* [Data for this task]:
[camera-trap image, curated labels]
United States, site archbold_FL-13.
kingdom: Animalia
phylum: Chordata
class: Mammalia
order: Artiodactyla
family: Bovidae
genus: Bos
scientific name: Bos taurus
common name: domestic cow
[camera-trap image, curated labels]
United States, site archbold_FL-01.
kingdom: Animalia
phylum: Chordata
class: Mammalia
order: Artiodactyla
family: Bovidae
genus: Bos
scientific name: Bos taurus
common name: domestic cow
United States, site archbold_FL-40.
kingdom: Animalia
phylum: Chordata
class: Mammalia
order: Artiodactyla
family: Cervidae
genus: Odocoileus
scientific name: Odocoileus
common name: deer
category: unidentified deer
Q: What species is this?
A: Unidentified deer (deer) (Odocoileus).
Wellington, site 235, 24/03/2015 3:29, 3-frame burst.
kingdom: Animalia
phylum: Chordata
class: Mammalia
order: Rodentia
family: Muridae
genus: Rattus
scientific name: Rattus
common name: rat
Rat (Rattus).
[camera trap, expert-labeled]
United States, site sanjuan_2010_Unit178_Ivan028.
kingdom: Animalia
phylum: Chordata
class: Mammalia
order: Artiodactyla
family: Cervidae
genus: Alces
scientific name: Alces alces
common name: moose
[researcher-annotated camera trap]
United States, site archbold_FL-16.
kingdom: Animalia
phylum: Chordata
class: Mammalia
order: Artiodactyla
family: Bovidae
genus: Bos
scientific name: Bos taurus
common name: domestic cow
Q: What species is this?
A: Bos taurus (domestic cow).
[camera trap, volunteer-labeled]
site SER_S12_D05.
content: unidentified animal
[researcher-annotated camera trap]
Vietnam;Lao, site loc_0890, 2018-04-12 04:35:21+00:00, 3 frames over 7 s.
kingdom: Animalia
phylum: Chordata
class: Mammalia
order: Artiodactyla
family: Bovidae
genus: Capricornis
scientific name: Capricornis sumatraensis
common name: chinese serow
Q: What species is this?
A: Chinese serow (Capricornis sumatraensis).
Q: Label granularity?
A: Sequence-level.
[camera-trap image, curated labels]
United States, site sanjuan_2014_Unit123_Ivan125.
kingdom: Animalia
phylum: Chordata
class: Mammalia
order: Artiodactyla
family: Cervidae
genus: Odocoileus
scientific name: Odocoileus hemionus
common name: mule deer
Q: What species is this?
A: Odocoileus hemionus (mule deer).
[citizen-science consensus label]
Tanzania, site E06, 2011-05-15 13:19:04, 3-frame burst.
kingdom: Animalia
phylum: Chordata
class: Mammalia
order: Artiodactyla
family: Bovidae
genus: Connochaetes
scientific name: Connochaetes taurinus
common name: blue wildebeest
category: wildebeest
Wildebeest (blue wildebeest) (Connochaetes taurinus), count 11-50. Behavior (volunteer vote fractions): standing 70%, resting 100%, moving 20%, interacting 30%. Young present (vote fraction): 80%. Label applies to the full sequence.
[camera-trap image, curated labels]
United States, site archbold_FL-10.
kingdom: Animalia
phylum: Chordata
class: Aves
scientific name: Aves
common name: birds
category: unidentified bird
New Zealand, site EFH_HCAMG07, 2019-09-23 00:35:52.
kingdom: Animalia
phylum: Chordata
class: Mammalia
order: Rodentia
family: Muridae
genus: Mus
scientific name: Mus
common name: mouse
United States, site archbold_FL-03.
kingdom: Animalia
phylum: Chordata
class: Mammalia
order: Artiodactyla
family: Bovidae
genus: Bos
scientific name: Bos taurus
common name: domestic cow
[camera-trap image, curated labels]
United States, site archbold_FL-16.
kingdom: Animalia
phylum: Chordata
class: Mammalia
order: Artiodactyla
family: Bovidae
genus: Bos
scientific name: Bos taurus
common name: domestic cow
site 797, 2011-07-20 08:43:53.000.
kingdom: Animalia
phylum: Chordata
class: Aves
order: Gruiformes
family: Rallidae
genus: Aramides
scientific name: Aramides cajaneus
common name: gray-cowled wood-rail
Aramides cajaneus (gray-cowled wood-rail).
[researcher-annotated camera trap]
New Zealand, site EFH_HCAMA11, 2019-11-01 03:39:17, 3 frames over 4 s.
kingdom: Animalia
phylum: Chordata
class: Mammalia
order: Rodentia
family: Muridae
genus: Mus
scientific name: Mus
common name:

* [What you should do]: Once the line containing "common name: moose" has been written out, please stop; every line before it, back to the first line of the records above, should be given exactly.

* [Reply to the exercise]:
[camera-trap image, curated labels]
United States, site archbold_FL-13.
kingdom: Animalia
phylum: Chordata
class: Mammalia
order: Artiodactyla
family: Bovidae
genus: Bos
scientific name: Bos taurus
common name: domestic cow
[camera-trap image, curated labels]
United States, site archbold_FL-01.
kingdom: Animalia
phylum: Chordata
class: Mammalia
order: Artiodactyla
family: Bovidae
genus: Bos
scientific name: Bos taurus
common name: domestic cow
United States, site archbold_FL-40.
kingdom: Animalia
phylum: Chordata
class: Mammalia
order: Artiodactyla
family: Cervidae
genus: Odocoileus
scientific name: Odocoileus
common name: deer
category: unidentified deer
Q: What species is this?
A: Unidentified deer (deer) (Odocoileus).
Wellington, site 235, 24/03/2015 3:29, 3-frame burst.
kingdom: Animalia
phylum: Chordata
class: Mammalia
order: Rodentia
family: Muridae
genus: Rattus
scientific name: Rattus
common name: rat
Rat (Rattus).
[camera trap, expert-labeled]
United States, site sanjuan_2010_Unit178_Ivan028.
kingdom: Animalia
phylum: Chordata
class: Mammalia
order: Artiodactyla
family: Cervidae
genus: Alces
scientific name: Alces alces
common name: moose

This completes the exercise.